:: WORK TO BE COMPLETED ::
In the passage on teaching teenagers problem solving, write out the part from "This can be" to "quality of life.", substituting "methods" for "strategies".

:: EXCERPTED PASSAGE ::
════════
By Bree Holtz, Assistant Professor, Department of Advertising and Public Relations, Michigan State University
“Problems are not stop signs, they are guidelines.” – Robert H. Shuller
Problem solving is something that we do everyday. However, it is definitely a skill that is learned. The teenage years are a time in human development where we can see this skill lacking, even in the smartest, most well-behaved, lovable kid. During this time, a huge transformation is taking place in the brain, which is a cause of rash decisions and actions by our child that leads us to wonder, “What was she thinking?!?!?”
This can be the optimal time to teach your child strategies for making decisions. This will provide an understanding of decision-making that is structured and controlled. Research has shown that people who can clearly evaluate issues and make reasoned decisions are more successful in their life. Additionally, strong problem solving and decision-making skills are key in diabetes care. Studies have found that these skills are associated with improved A1c, long-term adherence and overall higher quality of life.
════════
Data extracted from a collection
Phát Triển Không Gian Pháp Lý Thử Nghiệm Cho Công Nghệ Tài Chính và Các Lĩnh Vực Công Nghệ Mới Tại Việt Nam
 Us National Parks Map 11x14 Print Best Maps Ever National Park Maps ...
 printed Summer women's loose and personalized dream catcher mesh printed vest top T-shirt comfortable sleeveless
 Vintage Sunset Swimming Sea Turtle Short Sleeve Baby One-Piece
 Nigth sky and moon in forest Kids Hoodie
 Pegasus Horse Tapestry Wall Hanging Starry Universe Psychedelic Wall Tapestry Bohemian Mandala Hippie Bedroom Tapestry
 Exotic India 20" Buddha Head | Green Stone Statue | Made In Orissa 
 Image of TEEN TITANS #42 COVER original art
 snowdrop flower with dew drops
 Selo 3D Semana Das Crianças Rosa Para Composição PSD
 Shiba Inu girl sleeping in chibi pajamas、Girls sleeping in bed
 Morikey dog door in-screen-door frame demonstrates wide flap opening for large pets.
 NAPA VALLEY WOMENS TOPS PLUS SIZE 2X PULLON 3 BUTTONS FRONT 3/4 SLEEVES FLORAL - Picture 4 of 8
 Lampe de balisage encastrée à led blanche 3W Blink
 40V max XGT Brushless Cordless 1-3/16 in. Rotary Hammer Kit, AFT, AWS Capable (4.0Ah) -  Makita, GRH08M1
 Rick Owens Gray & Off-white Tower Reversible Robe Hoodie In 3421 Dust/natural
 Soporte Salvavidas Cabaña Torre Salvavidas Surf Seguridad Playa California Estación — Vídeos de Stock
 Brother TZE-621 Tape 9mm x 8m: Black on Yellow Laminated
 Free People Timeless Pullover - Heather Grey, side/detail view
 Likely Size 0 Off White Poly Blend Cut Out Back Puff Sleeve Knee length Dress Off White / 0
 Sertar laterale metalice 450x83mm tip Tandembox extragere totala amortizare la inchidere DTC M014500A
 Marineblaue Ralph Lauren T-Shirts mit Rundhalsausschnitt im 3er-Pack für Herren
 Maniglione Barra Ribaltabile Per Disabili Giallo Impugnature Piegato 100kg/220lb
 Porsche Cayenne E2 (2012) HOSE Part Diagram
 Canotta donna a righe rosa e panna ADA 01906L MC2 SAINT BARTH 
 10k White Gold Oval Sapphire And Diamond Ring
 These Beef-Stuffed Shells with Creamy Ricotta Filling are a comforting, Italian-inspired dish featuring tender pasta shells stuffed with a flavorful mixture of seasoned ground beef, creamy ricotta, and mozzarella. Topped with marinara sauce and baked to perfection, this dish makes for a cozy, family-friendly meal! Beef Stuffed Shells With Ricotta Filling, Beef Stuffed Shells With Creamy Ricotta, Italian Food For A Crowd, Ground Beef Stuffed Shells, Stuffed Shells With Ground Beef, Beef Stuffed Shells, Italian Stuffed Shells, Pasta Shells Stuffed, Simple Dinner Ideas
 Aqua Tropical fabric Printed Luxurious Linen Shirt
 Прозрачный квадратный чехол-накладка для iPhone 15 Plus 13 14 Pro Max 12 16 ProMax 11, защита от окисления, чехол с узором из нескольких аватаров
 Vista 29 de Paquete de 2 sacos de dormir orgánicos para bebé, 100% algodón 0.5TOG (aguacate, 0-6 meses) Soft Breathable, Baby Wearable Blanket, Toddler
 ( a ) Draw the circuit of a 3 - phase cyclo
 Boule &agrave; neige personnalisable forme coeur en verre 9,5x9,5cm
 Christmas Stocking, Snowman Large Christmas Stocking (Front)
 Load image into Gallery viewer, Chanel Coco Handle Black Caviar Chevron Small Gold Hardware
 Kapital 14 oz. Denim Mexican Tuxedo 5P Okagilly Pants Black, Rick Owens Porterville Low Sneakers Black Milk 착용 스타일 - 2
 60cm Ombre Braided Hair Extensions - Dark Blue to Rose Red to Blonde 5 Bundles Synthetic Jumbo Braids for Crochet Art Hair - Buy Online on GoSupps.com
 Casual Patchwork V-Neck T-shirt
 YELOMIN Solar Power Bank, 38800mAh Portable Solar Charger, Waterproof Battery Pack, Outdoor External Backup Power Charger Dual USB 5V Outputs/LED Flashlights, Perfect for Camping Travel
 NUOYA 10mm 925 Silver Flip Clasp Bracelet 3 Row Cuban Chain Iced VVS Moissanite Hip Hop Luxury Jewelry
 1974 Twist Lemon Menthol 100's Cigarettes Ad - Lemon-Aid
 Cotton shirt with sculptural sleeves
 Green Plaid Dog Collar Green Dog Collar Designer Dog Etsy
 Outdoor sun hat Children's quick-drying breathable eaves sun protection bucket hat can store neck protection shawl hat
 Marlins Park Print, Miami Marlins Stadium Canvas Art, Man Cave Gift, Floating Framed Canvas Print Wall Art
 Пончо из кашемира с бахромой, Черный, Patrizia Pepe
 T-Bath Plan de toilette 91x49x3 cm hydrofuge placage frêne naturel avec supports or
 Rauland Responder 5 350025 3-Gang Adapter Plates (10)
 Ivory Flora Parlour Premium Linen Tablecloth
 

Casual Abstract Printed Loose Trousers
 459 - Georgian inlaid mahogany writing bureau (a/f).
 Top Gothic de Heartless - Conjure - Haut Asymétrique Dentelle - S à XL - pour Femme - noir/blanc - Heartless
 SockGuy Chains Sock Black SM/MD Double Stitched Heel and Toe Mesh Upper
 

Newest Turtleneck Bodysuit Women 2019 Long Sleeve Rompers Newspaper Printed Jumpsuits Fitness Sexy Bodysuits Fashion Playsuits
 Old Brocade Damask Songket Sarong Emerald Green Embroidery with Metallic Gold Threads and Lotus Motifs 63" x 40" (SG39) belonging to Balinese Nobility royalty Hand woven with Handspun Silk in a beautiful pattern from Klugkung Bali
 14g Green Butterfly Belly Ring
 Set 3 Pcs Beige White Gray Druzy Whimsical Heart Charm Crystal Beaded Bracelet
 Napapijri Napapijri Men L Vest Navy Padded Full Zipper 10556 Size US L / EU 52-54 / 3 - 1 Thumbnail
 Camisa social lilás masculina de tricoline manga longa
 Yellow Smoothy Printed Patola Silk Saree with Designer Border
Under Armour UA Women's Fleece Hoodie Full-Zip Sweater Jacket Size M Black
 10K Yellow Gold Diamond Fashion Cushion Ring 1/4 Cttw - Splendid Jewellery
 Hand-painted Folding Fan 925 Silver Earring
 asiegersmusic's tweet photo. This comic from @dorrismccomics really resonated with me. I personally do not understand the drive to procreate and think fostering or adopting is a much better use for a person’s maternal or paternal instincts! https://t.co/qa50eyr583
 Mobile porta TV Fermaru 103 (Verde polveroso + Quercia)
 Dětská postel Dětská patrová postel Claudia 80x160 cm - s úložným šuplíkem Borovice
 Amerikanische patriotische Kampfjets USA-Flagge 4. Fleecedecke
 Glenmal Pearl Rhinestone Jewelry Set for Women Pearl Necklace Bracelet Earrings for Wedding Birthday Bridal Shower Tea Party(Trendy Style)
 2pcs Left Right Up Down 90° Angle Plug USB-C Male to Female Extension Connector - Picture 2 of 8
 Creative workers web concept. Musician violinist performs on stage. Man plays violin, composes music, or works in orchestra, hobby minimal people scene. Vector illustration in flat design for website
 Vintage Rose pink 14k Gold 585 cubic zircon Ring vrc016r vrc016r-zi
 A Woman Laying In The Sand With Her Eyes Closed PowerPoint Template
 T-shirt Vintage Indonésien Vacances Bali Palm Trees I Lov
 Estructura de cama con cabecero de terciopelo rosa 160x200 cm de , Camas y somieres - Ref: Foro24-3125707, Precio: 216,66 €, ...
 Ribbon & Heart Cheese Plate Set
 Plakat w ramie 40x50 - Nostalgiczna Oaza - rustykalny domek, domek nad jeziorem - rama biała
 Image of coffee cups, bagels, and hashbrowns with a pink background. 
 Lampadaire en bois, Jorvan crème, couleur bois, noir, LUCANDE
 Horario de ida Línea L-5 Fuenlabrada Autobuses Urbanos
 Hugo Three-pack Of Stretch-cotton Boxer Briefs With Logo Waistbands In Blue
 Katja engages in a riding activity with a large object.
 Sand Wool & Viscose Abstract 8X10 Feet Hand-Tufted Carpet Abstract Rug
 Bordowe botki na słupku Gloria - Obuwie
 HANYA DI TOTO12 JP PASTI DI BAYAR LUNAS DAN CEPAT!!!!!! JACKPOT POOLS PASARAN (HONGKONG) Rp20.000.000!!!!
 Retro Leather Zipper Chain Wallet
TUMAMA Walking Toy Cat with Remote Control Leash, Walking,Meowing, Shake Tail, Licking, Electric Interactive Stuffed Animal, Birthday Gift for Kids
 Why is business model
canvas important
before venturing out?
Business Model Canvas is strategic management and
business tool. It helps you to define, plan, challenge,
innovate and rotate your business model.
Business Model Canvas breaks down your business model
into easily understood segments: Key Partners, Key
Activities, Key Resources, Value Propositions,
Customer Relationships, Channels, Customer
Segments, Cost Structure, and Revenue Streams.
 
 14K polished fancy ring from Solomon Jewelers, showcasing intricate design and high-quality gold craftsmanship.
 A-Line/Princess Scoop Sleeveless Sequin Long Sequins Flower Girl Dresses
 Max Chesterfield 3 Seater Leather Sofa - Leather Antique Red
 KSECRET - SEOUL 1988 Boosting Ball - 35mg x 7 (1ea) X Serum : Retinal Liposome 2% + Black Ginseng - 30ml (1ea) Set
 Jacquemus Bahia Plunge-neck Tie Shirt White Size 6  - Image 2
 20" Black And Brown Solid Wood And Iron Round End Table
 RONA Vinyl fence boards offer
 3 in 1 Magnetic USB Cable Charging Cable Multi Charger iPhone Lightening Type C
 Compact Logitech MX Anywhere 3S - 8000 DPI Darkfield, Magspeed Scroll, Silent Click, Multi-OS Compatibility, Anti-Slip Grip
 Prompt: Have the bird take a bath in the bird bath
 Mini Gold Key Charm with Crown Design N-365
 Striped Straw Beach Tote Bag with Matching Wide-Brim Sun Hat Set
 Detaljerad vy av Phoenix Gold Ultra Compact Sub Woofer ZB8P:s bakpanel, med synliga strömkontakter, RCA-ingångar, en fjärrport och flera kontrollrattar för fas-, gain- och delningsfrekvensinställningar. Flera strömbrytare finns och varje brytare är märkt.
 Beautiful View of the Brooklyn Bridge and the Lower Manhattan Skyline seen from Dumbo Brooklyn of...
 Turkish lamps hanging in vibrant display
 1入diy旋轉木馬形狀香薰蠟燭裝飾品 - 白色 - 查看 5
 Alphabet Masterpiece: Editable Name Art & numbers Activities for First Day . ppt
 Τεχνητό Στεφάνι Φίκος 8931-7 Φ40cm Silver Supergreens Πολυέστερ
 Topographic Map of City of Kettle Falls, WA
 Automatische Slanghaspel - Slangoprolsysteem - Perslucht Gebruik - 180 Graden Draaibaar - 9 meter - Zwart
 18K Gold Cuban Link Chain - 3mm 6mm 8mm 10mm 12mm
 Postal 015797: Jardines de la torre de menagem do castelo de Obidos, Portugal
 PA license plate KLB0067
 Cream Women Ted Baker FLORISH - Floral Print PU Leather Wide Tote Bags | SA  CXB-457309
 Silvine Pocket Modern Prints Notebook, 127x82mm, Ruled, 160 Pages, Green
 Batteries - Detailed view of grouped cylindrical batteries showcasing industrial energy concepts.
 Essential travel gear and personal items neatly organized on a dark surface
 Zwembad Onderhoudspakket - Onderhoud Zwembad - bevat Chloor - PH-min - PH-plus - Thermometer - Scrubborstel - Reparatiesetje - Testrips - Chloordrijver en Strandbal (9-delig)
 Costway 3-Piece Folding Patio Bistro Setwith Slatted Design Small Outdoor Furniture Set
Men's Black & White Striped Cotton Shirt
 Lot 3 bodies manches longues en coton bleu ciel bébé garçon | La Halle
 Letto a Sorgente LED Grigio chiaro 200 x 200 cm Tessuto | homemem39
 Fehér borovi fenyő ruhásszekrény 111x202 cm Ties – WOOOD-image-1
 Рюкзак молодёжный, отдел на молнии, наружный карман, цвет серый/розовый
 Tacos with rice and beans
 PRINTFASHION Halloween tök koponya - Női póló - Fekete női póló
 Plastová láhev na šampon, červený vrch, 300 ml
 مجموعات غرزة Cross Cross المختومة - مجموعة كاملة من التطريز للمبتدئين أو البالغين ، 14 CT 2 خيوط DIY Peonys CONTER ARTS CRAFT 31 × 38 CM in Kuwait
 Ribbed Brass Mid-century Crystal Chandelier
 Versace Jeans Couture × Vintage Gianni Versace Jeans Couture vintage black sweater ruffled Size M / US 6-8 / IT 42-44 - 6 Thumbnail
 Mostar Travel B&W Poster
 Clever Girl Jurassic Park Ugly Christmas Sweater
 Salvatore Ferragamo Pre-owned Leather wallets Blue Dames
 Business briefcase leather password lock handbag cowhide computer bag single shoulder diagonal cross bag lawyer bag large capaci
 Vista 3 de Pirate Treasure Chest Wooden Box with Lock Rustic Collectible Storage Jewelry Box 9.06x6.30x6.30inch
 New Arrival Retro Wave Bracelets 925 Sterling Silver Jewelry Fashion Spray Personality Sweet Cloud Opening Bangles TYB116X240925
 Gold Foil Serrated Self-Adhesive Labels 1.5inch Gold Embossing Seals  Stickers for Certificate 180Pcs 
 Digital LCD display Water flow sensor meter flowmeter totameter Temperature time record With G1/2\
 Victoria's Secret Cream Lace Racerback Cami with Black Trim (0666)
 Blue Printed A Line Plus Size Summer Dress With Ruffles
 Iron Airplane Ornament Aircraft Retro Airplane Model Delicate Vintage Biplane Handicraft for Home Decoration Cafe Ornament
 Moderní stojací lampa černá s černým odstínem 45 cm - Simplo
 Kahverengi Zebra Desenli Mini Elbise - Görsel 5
════════
:: EXPECTED ANSWER ::
This can be the optimal time to teach your child methods for making decisions. This will provide an understanding of decision-making that is structured and controlled. Research has shown that people who can clearly evaluate issues and make reasoned decisions are more successful in their life. Additionally, strong problem solving and decision-making skills are key in diabetes care. Studies have found that these skills are associated with improved A1c, long-term adherence and overall higher quality of life.